La iniciativa gubernamental, que abordará los meses de septiembre, octubre y noviembre, incluirá medidas como subsidios y la coordinación interministerial entre las carteras de Trabajo, Obras Públicas, Hacienda, Vivienda y la Subsecretaría de Desarrollo Regional (Subdere). Entre los participantes estuvieron la senadora Andrea Balladares (RN), el senador Arturo Squella (Partido Republicano), el diputado Guillermo Ramírez (UDI) y el senador Luciano Cruz-Coke (Evópoli).
Tras la reunión, la senadora Balladares destacó que se trató de un encuentro de trabajo habitual con el Presidente. Subrayó la coincidencia en priorizar el empleo, el costo de la vida y los esfuerzos conjuntos, además de revisar avances en la mega reforma de reconstrucción y reactivación económica. Sobre los mecanismos para impulsar el empleo, Balladares indicó que “hay distintas ideas sobre la mesa” y que los detalles se conocerán pronto.
“El énfasis que el Presidente nos ha ordenado es precisamente es poner por delante los temas del empleo y la emergencia laboral”, afirmó el senador Cruz-Coke.
El senador Cruz-Coke detalló que Kast instruyó directamente a los ministerios de Hacienda, Trabajo, Obras Públicas y Vivienda, junto con la Subdere, para elaborar un plan de emergencia laboral a la brevedad. Hizo hincapié en que el desempleo, con cifras superiores al 8% durante 40 meses, es una preocupación central para los chilenos, afectando particularmente a mujeres, adultos mayores y jóvenes con registros históricos.
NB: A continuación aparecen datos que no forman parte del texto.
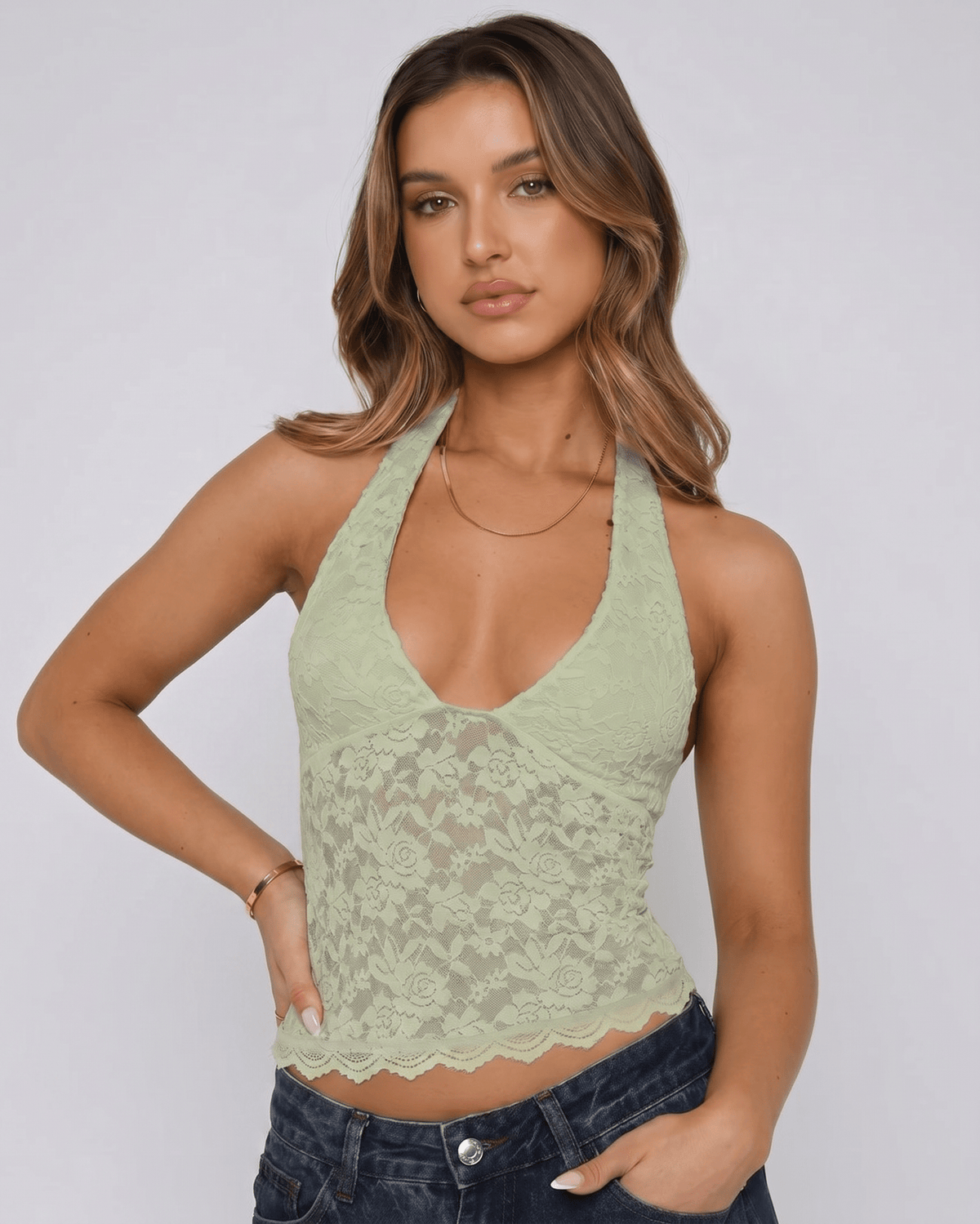 Veloura Top by Lauven — women’s floral lace halter top with sheer mesh detail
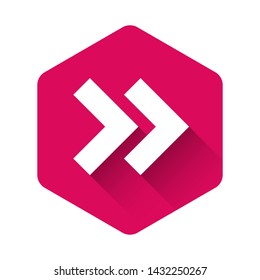 White Arrow icon isolated with long shadow. Direction Arrowhead symbol. Navigation pointer sign. Pink hexagon button. Vector Illustration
Remarcó que no es un relanzamiento de la agenda proempleo, sino un programa amplio que busca resultados a corto plazo.
El diputado Ramírez, por su parte, se mostró optimista tras la cita. Recordó que la UDI había solicitado reforzar los esfuerzos en empleo y diseñar un presupuesto con esa orientación. Anticipó un plan eficiente con un esfuerzo fiscal importante, enfatizando que “no hay mejor política social que un buen trabajo”. Ramírez también mencionó el “achicamiento de la economía” durante cuatro trimestres consecutivos.